A conversation with a former Autodesk Fellow
Lt. Colonel Cataleya “Cat” Carlson recently spent 10 months at Autodesk as part of the Secretary of Defense Fellowship program, designed to provide leadership experience and development for military personnel in the civilian sector. Although she didn’t know much about Autodesk before she joined the company as a fellow, she quickly became a big fan, particularly for its employee-first focus and commitment to making the world better. Her fellowship also allowed Cat to learn more about the business and technical world.
We recently talked with Cat about her experiences at Autodesk, what she learned during her 10 months with the company, and her military background and proudest accomplishments – so far.
Tell us about your military background.
I grew up as a military brat and traveled the world before I was six. I initially joined the Air Force as a chemist but was concerned with where that career field was taking me. I saw a flyer at the gym offering a 20-minute ride for $20 in an Aeroclub plane and decided to check it out. I instantly fell in love with flying and spent the next year dedicated to getting my pilot’s license. I got selected for pilot training and I’ve been a C-130 pilot since 2009. Some of my military highlights are circumnavigating the world twice in a C-130 and my overseas assignments in Japan. I’ve been told people in Autodesk will be the highlight of my career second only to my time commanding a squadron in Japan.
Talk about your role as a fellow at Autodesk.
My fellowship at Autodesk was a welcome pause from the constant churn of the military. It’s good to have a break from that pressure and experience something I haven’t done yet in my professional life. I’ve been in the military for 19 years and I grew up in a military family so that’s all I knew.
I wasn’t familiar with what a tech company does or the practice of foresight. After seeing what the Autodesk strategic foresight team does, I recognized some areas of potential improvement for the military regarding its own foresight practice. I intend to continue working with the team to develop a curriculum or best-practices to share with military officers.
How did you learn about this opportunity at Autodesk?
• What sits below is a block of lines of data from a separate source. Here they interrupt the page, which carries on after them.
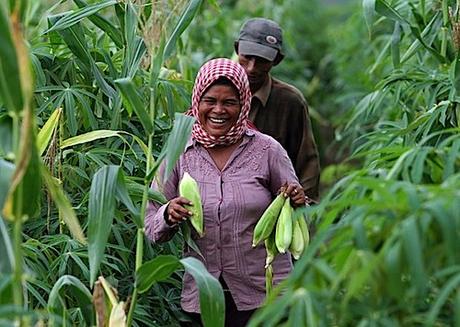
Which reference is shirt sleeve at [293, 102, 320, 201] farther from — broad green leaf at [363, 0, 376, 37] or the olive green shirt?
broad green leaf at [363, 0, 376, 37]

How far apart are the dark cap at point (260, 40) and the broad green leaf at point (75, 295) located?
164cm

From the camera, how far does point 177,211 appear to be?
375cm

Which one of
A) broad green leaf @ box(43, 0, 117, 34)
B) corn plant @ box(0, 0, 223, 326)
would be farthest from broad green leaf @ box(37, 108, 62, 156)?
broad green leaf @ box(43, 0, 117, 34)

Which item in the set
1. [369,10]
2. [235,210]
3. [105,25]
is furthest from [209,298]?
[369,10]

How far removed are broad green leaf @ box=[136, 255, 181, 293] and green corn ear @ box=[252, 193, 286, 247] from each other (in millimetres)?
428

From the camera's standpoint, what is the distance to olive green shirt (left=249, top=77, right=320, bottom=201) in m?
5.10

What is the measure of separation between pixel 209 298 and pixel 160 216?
0.53 meters

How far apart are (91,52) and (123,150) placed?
417mm

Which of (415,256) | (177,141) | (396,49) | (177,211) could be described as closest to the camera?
(415,256)

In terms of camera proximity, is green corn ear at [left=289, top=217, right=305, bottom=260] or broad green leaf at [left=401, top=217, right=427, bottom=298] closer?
broad green leaf at [left=401, top=217, right=427, bottom=298]

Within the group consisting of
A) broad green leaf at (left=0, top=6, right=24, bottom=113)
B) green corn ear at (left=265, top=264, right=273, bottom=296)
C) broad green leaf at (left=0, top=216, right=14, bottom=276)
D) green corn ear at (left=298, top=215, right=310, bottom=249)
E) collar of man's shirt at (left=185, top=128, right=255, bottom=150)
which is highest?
broad green leaf at (left=0, top=6, right=24, bottom=113)

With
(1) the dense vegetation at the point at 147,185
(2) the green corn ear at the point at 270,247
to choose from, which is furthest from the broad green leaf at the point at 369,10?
(2) the green corn ear at the point at 270,247

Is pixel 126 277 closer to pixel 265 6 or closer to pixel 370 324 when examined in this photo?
pixel 370 324

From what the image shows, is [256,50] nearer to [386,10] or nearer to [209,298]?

As part of the Senior Service College with the military, I could apply for certain programs ranging from the War College to Foreign School exchanges to multiple different fellowships. There were 17 fellows competitively selected for this track and we each had to rank our top choices based on which companies offered fellowships. I spent a lot of time looking at the list and after doing more research, Autodesk quickly moved to the top of my list. As I learned more about the company, I respected the vision, the mission, the purpose of Autodesk. And once I joined Autodesk, I realized it wasn’t all smoke and mirrors. Everyone I ran into really wants to make a positive change in the world and they’re working hard towards that.
What was a highlight of your time at Autodesk?
I talked often with other fellows at different companies and bragged about how great Autodesk is. When I got to host them, it was fun to show off how awesome Autodesk is. They got the full San Francisco experience and got to see how Autodesk is driving change in the world in a positive way while also taking care of their people.
What’s your proudest accomplishment so far?
While I love my military career and the education I’ve pursued, I’m most proud of being an aunt to my five nieces and one nephew who really look up to me. My brother’s two youngest girls are attached to my hip when I visit them, and I’m proud to inspire and support them in anything from sports to flying airplanes to pursuing their education goals! One of the best parts of my Autodesk fellowship was being so close to my family and getting to spend more time with them.